Executive VP of retail banking and wealth management at HSBC Bank USA Andy Ireland reportedly stated that though retirement funds are a great nest egg for the future, they can also be a liability when life emergencies happen.

“Retirement savings are vulnerable to being raided to deal with serious financial hardship resulting from unforeseen life events.”

Debt

According to data from NerdWallet, the average American household has over $15K of credit card debt and over $130K in total debt. If broken down per year, each household is paying out nearly $7K in interest alone. To compound the debt problem further, the median household income has shown negligible gains while household debt continues to rise.

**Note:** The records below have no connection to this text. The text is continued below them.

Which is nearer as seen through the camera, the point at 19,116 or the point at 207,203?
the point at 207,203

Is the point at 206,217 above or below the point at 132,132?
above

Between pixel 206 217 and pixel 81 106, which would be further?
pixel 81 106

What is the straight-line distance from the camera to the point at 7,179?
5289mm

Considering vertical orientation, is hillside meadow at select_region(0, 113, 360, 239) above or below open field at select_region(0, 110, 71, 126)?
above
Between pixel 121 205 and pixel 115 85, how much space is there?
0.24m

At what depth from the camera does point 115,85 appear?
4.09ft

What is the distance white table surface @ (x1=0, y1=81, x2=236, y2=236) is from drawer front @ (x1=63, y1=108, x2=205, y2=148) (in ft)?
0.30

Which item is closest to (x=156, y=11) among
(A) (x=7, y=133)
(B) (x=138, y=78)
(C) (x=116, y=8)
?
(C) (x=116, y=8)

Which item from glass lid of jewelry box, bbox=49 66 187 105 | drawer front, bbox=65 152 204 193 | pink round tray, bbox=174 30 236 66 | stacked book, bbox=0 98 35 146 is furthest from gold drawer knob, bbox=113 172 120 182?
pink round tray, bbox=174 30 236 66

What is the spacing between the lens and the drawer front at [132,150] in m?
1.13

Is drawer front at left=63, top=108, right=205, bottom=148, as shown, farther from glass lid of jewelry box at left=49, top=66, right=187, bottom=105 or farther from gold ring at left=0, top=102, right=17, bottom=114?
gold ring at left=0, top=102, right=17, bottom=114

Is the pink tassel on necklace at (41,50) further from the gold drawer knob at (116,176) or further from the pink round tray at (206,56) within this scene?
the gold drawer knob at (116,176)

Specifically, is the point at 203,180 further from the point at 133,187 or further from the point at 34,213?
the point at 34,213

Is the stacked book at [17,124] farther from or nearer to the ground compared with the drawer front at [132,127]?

When retirees are trapped in this cycle of debt, they are often too busy keeping up with credit card, mortgage, and other varying payments to contribute to retirement funds. For those who are buried in debt, there are ways to effectively dig out as detailed in our previous blog post 6 Ways To Improve Your Relationship To Your Money. Though getting out of debt is no small feat, taking little steps right away can lead to a light at the end of the tunnel.

“Underemployment” and Employment Instability

According to the U.S. Bureau of Labor Statistics, unemployment has fallen to a 5 percent, but the statistics don’t tell the whole story. “Underemployed” individuals (those who can’t find full-time employment) are actually at 10 percent. Since the financial recession in 2008, many Americans are struggling to reach financial stability, often living hand-to-mouth and unable to save.

According to an article on MarketWatch:

“Those who once enjoyed a modicum of financial stability have settled into a new normal of ongoing financial vulnerability, while the struggles of those who were financially insecure before the recession have only deepened.The number of households below the poverty line has barely budged and millions of low- and moderate-income people live paycheck to paycheck.”

The Retiree

GoBankingRates research revealed that 1 in 3 Americans have a startling zero dollars saved up for retirement. In other words, one of the biggest obstacles to a robust retirement fund is the retiree.

Many retirees consider thinking about setting up retirement funds as an obstacle. This thinking is most likely lack of education according the GoBankingRates’ Kristen Bonner. Finding and obtaining that education can be a difficult challenge, especially for Americans who are already facing all the other obstacles we’ve just detailed. The daunting task of navigating the options of retirement can seem impossible; but employing a trustworthy retirement advisor greatly decreases the stress.

When attempting to get better at ensuring you will have a better quality of life in retirement age, obstacles can come in many forms, but the most detrimental is the belief that getting information about your options is impossible. If a retiree can first ask for help from a reliable source, preparation to combat the other obstacles can begin.